# GOAL
Render the material below as a JSON list of strings, with one string for each line and blank lines omitted. Leave the pictures out of the answer.

# PROVIDED INFORMATION
-*-*-
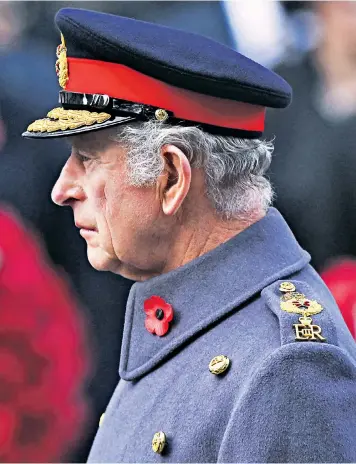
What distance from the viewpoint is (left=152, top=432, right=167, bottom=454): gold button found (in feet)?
4.79

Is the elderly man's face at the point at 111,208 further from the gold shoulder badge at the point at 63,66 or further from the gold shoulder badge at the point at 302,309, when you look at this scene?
the gold shoulder badge at the point at 302,309

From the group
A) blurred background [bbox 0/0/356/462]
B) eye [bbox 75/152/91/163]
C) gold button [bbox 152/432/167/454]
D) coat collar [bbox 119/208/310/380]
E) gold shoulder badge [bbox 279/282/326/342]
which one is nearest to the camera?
-*-*-
# RESULT OF THE TASK
[
  "What distance from the viewpoint is (left=152, top=432, right=167, bottom=454): gold button found (in feet)?",
  "4.79",
  "Is the elderly man's face at the point at 111,208 further from the gold shoulder badge at the point at 63,66 or further from the gold shoulder badge at the point at 302,309, when you look at this scene?",
  "the gold shoulder badge at the point at 302,309",
  "From the group",
  "A) blurred background [bbox 0/0/356/462]",
  "B) eye [bbox 75/152/91/163]",
  "C) gold button [bbox 152/432/167/454]",
  "D) coat collar [bbox 119/208/310/380]",
  "E) gold shoulder badge [bbox 279/282/326/342]",
  "which one is nearest to the camera?"
]